SET EXERCISE: Return every entry exactly.

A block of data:
----------
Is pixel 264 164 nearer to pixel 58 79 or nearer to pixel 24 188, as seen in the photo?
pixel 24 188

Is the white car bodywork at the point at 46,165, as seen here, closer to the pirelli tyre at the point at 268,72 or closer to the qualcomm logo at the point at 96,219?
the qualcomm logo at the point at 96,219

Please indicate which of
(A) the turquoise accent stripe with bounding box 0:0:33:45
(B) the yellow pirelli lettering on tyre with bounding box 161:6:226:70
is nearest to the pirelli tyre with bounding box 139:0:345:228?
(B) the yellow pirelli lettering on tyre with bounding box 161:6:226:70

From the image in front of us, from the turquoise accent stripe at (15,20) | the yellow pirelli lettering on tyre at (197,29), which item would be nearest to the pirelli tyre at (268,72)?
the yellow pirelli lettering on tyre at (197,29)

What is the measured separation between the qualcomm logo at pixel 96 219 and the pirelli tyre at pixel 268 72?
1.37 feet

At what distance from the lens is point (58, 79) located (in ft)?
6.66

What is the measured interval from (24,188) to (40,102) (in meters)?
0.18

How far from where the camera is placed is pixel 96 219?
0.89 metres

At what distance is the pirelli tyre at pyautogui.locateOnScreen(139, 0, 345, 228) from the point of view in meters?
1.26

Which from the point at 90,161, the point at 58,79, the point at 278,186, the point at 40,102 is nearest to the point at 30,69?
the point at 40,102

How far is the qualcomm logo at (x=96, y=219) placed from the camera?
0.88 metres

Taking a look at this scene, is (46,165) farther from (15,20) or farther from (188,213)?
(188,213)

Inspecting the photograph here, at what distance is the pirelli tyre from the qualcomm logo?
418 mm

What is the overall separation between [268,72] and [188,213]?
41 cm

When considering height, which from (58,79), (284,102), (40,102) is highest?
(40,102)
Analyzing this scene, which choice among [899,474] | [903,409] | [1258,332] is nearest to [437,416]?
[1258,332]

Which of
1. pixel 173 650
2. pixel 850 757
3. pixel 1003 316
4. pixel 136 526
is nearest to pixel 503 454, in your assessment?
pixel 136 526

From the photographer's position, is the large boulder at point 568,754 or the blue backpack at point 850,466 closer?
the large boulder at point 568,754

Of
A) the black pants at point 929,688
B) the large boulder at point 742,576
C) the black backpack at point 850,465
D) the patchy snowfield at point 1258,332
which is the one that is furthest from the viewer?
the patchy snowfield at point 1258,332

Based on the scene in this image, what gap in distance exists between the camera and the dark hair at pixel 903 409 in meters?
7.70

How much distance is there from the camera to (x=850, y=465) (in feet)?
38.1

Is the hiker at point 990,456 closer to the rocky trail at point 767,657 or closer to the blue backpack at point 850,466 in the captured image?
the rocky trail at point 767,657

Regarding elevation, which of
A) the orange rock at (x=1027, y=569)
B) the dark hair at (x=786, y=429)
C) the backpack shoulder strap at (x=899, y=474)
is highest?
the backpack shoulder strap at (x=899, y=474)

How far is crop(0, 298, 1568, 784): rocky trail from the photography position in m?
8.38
----------
ANSWER TO THIS TASK:
Is pixel 264 164 nearer to pixel 58 79 or nearer to pixel 24 188, as seen in the photo?
pixel 24 188

Is the white car bodywork at the point at 46,165, as seen here, closer to the pirelli tyre at the point at 268,72 or closer to the qualcomm logo at the point at 96,219?
the qualcomm logo at the point at 96,219

Please indicate which of
(A) the turquoise accent stripe with bounding box 0:0:33:45
(B) the yellow pirelli lettering on tyre with bounding box 161:6:226:70
is nearest to the pirelli tyre with bounding box 139:0:345:228?
(B) the yellow pirelli lettering on tyre with bounding box 161:6:226:70

From the image in front of us, from the turquoise accent stripe at (15,20) | the yellow pirelli lettering on tyre at (197,29), which item would be nearest to the pirelli tyre at (268,72)?
the yellow pirelli lettering on tyre at (197,29)

What is the measured separation between the qualcomm logo at pixel 96 219 and the pirelli tyre at pixel 268 72?
1.37 feet

At what distance from the lens is point (58, 79) located (in ft)?
6.66

What is the measured interval from (24,188) to (40,102) (in meters)?
0.18

How far from where the camera is placed is pixel 96 219?
0.89 metres

At what distance is the pirelli tyre at pyautogui.locateOnScreen(139, 0, 345, 228) from the point of view in meters?
1.26

Which from the point at 90,161, the point at 58,79, the point at 278,186, the point at 40,102 is nearest to the point at 30,69?
the point at 40,102

How far is the qualcomm logo at (x=96, y=219) placed from the camera?
0.88 metres

Taking a look at this scene, is (46,165) farther from (15,20) or farther from (188,213)?
(188,213)

Inspecting the photograph here, at what distance is the pirelli tyre from the qualcomm logo?
418 mm

What is the overall separation between [268,72] and [188,213]?
41 cm

When considering height, which from (58,79), (284,102), (40,102) is highest?
(40,102)
Analyzing this scene, which choice among [899,474] | [903,409] | [1258,332] is nearest to [437,416]?
[1258,332]

Which of
1. pixel 173 650
2. pixel 850 757
3. pixel 1003 316
4. pixel 136 526
is nearest to pixel 503 454, in your assessment?
pixel 136 526

From the photographer's position, is the large boulder at point 568,754 or the blue backpack at point 850,466 closer?
the large boulder at point 568,754

Of
A) the black pants at point 929,688
B) the large boulder at point 742,576
C) the black backpack at point 850,465
D) the patchy snowfield at point 1258,332
which is the one that is furthest from the viewer?
the patchy snowfield at point 1258,332

Based on the scene in this image, what gap in distance exists between the camera and the dark hair at pixel 903 409 in meters?
7.70

How much distance is there from the camera to (x=850, y=465) (in feet)?
38.1

Is the hiker at point 990,456 closer to the rocky trail at point 767,657 or closer to the blue backpack at point 850,466 in the captured image?
the rocky trail at point 767,657

Regarding elevation, which of
A) the orange rock at (x=1027, y=569)
B) the dark hair at (x=786, y=429)
C) the backpack shoulder strap at (x=899, y=474)
is highest?
the backpack shoulder strap at (x=899, y=474)

How far is crop(0, 298, 1568, 784): rocky trail from the photography position in m?
8.38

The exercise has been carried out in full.